Столица беглых - стр. 17
– Это все Ванька, он давно хочет меня подсидеть.
– Что Ванька? Он помог сбежать полякам? И он дал слишком много воли письмоводителю? Идите.
Как только Булевский вышел с гримасой оскорбленного достоинства на лице, Кибирев сказал:
– Правильно, ваше… Алексей Николаевич. Обыск, непременно обыск. И деньги найти, Мелентий с ним делился. Но деньги пристав не дома прячет, я уверен. А у своей любовницы Серафимы Мухиной. Там тоже надо обыскать. Разрешите, я лично?
– Рассказывайте, что у вас здесь творится, Иван Игнатьевич. С самого начала.
– Да вы уж все поняли. Бегут от нас за деньги, махинация отлажена. У кого нет за душой, тот сидит. С ума сходят многие…
– Давайте ближе к делу.
– Слушаюсь.
– Давно это у вас завелось?
Помощник пристава понурился:
– А что я мог сделать? Булевский мне ходу не давал, все бумаги только за его подписью… И выехать отсюда ни-ни. На Гыданский полуостров, к полюсу – пожалуйста, а в Красноярск, сказал, и думать забудь.
– Я вас спросил о другом.
– Давно, Алексей Николаевич. Третий год.
– Дела… И сколько за это время ссыльных утекло? Через отлаженную махинацию.
– За полсотни. Эсеры своих бойко вытаскивают, социал-демократы, финляндцы. Это из политических. Варшавьяки денег никогда не жалели, любимые клиенты были у Непогодьева. Потом дашнаки, армянские боевики. Этих не поймешь, политические они или уголовные.
– Анархисты еще не пойми кто, – поддакнул Лыков. Но осетин возразил:
– Нет, для побегов организация нужна. Анархисты каждый сам за себя.
– Хорошо. Кто из социал-демократов чаще бежит – беки или меки?[12]
– Беки. Они злее.
– Хоть что-то вы пытались сделать? – не удержался от укора Лыков.
– Писал товарищу, он канцелярский служитель в губернском жандармском управлении. Тот сказал: сиди и не чирикай. Губернатора меняют, придет новый, тогда и подумаем. Хорошо, что вы приехали…
Коллежский советник понимал, что помощник пристава топит своего начальника. Это производило неприятное впечатление. Но с другой стороны, нужно было исправлять ситуацию. Похоже, Булевский не просто запустил дело, а изменил присяге с целью наживы. Измену требовалось доказать, и для этого имелись нужные люди. Но они далеко, за тысячу восемьсот верст отсюда. А пока суд да дело, кто будет управлять огромным краем? Его нельзя бросить ни на день, иначе ссыльные окончательно разбегутся. Вот Кибирев и станет пока исправлять должность, до утверждения губернатором.
Пора было возвращаться в Монастырское. Лыков напоследок собрал всех наличных ссыльных бывшего города и выслушал жалобы. Люди говорили одно и то же: работы нет, жить не на что. Чалдоны если и нанимают кого, то лишь за еду.

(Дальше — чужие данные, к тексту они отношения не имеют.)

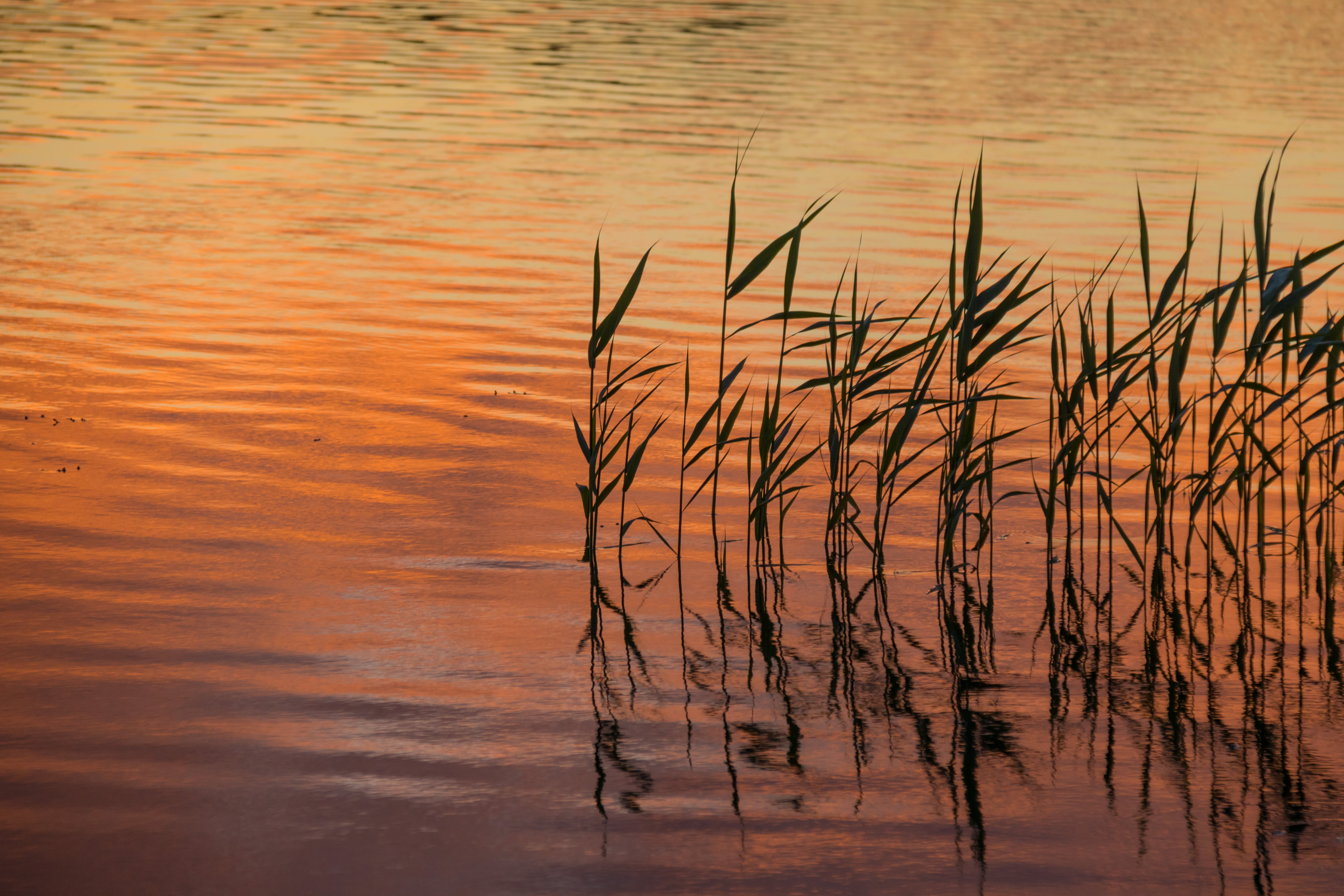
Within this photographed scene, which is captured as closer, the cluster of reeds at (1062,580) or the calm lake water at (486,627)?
the calm lake water at (486,627)

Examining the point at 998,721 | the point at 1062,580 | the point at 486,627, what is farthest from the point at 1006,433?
the point at 486,627

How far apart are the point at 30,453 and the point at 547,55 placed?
25.4 metres

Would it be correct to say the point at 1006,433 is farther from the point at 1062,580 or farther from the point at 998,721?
the point at 998,721

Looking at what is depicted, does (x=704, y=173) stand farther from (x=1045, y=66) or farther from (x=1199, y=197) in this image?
(x=1045, y=66)

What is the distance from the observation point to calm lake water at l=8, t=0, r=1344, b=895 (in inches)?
158

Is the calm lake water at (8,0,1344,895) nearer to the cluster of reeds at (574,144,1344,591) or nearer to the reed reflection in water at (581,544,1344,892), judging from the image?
the reed reflection in water at (581,544,1344,892)

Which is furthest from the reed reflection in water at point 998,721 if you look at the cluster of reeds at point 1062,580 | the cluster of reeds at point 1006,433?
the cluster of reeds at point 1006,433

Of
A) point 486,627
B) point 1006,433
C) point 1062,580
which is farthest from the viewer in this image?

Сытым будешь, но денег не получишь. С рыбной ловлей та же история: закупка для городов два месяца в году, а потом чем заняться? Разрешение на отлучку в пределах Туруханского отдела кое-как дают, но тут нигде не нужны рабочие руки. Хорошо платят на золотых приисках. Однако туда как раз не отпускают. Хоть с голоду подыхай!

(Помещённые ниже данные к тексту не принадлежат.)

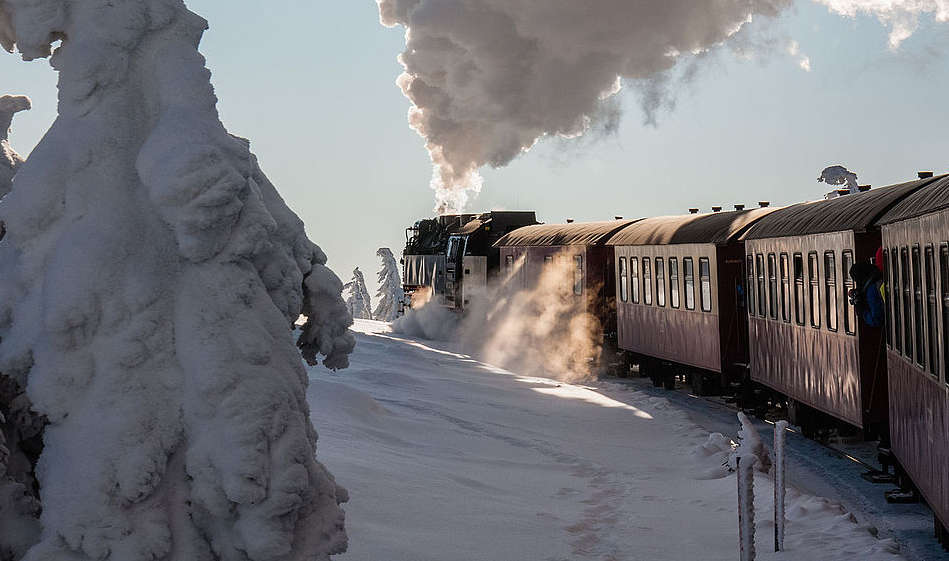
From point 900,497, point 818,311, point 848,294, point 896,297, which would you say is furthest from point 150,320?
point 818,311

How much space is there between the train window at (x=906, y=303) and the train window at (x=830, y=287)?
10.9 ft

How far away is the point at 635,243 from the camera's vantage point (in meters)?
24.5

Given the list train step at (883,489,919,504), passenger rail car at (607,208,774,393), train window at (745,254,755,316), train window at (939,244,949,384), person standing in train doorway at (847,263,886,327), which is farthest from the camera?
passenger rail car at (607,208,774,393)

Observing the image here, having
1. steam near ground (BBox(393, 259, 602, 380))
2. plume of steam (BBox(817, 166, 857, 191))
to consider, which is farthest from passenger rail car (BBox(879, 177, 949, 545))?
plume of steam (BBox(817, 166, 857, 191))

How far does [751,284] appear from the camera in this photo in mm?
18812

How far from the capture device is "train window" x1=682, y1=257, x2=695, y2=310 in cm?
2133

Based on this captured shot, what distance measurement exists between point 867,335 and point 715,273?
Result: 274 inches

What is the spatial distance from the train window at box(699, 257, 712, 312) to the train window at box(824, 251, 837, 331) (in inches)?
229

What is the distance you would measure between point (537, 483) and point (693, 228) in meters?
9.18

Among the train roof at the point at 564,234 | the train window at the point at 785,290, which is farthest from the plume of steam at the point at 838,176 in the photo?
the train window at the point at 785,290

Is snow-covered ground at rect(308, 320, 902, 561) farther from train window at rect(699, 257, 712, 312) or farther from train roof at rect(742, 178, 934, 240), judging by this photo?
train roof at rect(742, 178, 934, 240)

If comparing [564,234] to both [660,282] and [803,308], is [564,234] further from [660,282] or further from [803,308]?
[803,308]

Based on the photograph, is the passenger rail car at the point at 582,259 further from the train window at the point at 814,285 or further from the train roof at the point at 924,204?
the train roof at the point at 924,204

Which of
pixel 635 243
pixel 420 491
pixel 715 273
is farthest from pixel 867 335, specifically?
pixel 635 243
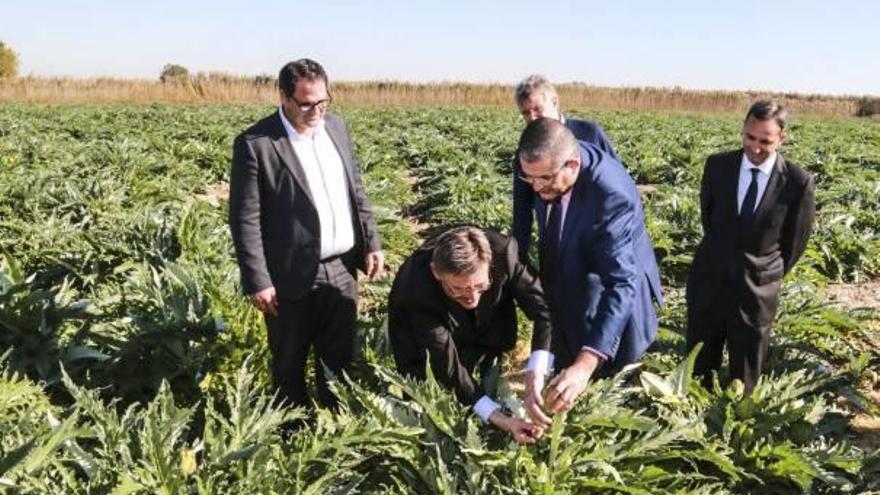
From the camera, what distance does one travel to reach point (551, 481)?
2.64m

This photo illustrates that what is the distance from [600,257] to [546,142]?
54 centimetres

Что скажешь усталым озлобленным людям? Не надо было воровать и делать революцию? Алексей Николаевич записал претензии и обещал передать их губернатору. И покинул Туруханск.

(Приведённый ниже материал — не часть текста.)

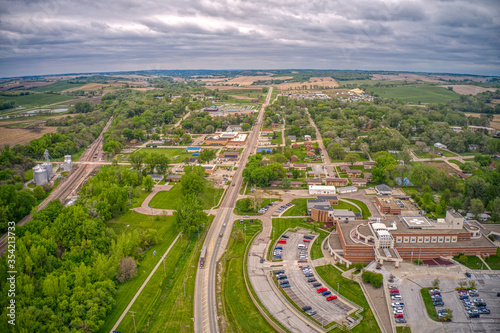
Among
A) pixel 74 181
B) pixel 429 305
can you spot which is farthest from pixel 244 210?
pixel 74 181

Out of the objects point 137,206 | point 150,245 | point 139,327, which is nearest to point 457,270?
point 139,327

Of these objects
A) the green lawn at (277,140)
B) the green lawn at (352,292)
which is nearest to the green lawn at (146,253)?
the green lawn at (352,292)

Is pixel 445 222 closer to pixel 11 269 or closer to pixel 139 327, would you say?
pixel 139 327

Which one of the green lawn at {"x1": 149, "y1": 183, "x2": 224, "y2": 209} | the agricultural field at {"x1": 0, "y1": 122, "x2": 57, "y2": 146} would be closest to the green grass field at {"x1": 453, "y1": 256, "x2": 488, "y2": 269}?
the green lawn at {"x1": 149, "y1": 183, "x2": 224, "y2": 209}

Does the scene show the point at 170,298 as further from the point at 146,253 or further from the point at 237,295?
the point at 146,253

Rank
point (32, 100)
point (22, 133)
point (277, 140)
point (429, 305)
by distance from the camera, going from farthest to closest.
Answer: point (32, 100) < point (277, 140) < point (22, 133) < point (429, 305)

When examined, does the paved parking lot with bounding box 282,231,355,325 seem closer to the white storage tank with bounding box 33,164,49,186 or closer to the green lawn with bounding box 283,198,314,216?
the green lawn with bounding box 283,198,314,216

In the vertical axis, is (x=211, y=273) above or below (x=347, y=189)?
below
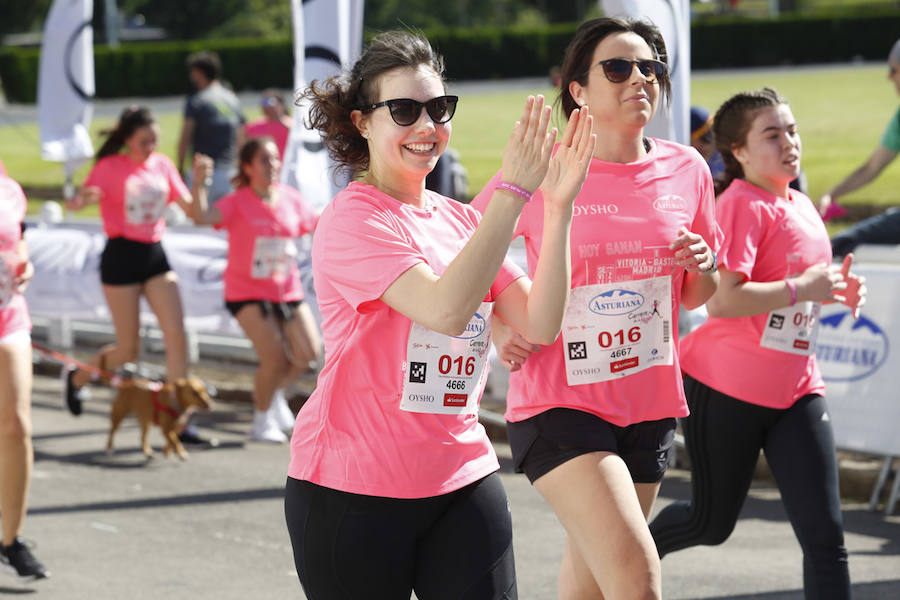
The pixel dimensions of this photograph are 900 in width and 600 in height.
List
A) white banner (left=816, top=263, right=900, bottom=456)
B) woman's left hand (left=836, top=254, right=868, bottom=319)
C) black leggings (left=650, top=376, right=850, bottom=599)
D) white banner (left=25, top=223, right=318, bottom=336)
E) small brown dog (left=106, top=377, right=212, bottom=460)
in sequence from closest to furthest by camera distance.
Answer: black leggings (left=650, top=376, right=850, bottom=599) → woman's left hand (left=836, top=254, right=868, bottom=319) → white banner (left=816, top=263, right=900, bottom=456) → small brown dog (left=106, top=377, right=212, bottom=460) → white banner (left=25, top=223, right=318, bottom=336)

Обратный путь оказался легче. Ветер дул не с болот, а со стороны Енисея, и комаров по сибирским меркам было немного. Когда дошли до парохода и поднялись на палубу, оказалось, что она вся забита людьми и пожитками. Это очередные эмигранты из Туруханска ехали на новое место жительства в Монастырское.